___ Extract
Those on the hunt for more Zeppelin covers should take a listen to Bettye LaVette’s version of “All My Love.” I checked out her album Interpretations (The British Rock Songbook) after her recent appearance on Wait, Wait…Don’t Tell Me! It’s an excellent, eminently recommendable collection of sensuous R&B covers of British rock staples. That’s right, I said sensuous.
Andrew – Picking Apples
The first time I heard this week's selection I was at work, actually, fixing someone's computer (I won't say who - a gentleman doesn't fix and tell). In fact I don't even remember what song I heard. All I know for sure is that I was digging what was on, and a quick peek at the client's iTunes library told me that I was listening to The Apples In Stereo.
I filed the name away, intending to investigate further at a later date. Months later, jonesing for some new music, I remembered the name and laid down $9 for the Amazon MP3 version of #1 Hits Explosion, a 2009 compilation that serves as an excellent introduction to the group (as compilation albums often do). In particular, check out the John Lennon-esque haze of "Strawberryfire" or the amiable stride and call-and-response chorus of "The Rainbow."
______
___ Information shown
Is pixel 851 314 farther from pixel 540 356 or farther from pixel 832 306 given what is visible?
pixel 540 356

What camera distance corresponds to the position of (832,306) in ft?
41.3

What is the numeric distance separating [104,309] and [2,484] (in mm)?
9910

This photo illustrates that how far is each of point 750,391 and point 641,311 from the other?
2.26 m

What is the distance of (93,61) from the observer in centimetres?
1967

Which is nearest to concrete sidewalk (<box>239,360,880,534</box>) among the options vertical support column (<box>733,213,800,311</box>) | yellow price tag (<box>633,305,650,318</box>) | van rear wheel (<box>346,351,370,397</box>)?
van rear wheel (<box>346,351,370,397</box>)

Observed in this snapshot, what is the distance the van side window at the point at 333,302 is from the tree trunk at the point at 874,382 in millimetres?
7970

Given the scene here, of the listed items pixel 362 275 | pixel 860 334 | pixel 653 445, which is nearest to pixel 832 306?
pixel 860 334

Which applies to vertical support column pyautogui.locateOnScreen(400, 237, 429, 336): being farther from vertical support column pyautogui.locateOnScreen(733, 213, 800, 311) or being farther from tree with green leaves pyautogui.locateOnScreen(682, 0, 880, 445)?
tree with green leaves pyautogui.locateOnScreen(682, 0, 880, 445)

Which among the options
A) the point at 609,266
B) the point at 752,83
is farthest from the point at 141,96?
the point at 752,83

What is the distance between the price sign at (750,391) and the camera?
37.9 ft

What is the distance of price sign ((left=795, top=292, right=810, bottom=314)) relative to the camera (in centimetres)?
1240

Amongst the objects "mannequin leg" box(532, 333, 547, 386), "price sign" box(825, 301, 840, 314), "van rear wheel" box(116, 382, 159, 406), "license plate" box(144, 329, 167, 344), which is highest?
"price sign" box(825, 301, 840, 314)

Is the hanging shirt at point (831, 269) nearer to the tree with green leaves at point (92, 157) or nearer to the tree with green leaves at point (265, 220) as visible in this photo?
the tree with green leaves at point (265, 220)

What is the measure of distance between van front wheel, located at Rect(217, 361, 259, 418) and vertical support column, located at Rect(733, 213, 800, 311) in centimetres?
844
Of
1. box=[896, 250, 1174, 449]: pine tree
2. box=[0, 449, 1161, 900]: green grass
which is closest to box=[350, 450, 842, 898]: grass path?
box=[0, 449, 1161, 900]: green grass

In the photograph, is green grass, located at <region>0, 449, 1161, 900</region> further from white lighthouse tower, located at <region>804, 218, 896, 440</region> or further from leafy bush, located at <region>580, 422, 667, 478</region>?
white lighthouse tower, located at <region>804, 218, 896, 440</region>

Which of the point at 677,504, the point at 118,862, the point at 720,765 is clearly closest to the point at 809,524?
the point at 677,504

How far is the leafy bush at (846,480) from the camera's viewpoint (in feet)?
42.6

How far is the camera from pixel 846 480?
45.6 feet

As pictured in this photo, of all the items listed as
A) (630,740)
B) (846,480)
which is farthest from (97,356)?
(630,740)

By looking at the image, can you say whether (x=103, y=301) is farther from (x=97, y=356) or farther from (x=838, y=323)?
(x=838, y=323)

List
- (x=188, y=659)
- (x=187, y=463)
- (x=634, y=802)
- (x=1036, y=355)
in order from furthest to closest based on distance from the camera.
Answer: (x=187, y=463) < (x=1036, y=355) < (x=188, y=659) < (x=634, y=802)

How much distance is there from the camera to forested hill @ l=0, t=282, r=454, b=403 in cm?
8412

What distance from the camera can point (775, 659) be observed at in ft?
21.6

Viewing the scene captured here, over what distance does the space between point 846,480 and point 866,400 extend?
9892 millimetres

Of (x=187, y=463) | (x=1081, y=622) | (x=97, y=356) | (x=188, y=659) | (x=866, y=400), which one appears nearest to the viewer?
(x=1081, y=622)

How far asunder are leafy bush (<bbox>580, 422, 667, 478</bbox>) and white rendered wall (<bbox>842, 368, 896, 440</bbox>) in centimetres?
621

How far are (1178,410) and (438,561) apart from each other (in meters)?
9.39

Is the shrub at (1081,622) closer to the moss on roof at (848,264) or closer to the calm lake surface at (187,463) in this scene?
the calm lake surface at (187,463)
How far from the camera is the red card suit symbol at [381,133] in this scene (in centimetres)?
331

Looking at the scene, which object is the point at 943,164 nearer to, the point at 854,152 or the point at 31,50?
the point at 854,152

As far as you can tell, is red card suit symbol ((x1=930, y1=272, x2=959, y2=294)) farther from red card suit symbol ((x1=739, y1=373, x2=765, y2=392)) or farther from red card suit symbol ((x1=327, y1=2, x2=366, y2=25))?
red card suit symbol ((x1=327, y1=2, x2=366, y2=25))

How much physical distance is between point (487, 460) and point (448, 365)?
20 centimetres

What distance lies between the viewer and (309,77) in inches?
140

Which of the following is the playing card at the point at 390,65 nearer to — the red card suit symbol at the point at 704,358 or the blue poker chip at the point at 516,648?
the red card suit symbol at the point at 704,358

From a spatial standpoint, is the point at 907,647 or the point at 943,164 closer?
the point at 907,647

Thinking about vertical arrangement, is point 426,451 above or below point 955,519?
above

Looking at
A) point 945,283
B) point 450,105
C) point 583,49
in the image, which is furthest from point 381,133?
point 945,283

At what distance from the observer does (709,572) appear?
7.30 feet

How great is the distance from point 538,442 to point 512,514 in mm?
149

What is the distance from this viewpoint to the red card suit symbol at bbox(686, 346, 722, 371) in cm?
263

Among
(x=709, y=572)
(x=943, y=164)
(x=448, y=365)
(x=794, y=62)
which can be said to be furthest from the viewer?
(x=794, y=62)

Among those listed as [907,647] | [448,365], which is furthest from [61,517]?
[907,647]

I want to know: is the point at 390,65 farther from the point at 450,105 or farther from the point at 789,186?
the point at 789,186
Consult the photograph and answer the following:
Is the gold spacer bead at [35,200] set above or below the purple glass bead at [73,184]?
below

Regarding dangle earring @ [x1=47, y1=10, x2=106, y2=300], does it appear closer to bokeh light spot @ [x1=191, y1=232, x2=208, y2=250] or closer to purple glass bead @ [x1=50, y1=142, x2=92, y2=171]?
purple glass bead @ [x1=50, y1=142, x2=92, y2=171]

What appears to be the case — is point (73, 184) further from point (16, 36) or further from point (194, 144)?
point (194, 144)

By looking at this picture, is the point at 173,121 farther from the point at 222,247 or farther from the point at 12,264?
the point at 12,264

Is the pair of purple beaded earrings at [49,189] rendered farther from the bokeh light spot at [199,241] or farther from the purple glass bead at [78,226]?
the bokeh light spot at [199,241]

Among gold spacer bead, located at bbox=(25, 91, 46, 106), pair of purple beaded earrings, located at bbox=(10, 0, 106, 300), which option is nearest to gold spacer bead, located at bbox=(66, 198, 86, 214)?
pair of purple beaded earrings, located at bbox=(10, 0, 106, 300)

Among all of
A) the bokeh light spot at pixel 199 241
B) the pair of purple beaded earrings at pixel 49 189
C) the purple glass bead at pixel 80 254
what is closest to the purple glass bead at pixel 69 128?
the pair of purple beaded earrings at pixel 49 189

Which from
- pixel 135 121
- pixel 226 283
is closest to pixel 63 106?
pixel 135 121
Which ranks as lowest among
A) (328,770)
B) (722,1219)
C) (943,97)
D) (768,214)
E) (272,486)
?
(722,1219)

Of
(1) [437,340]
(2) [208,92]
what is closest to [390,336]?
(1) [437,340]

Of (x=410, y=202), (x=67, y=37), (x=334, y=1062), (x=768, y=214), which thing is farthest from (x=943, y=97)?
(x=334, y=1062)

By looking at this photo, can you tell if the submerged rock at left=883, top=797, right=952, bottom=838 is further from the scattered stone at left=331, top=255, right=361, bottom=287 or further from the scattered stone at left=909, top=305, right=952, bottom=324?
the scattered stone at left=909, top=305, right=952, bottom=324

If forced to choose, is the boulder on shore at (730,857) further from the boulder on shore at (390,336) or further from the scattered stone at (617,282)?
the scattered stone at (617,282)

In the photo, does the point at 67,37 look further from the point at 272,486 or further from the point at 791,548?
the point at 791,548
______
• **Assignment 1**: In the music post, how much was paid for the Amazon MP3 version of #1 Hits Explosion?
• **Assignment 2**: Duplicate the part of the music post starting with "Andrew – Picking" and going on through "Apples In Stereo.".

• **Problem solution 1**: $9.

• **Problem solution 2**:
Andrew – Picking Apples
The first time I heard this week's selection I was at work, actually, fixing someone's computer (I won't say who - a gentleman doesn't fix and tell). In fact I don't even remember what song I heard. All I know for sure is that I was digging what was on, and a quick peek at the client's iTunes library told me that I was listening to The Apples In Stereo.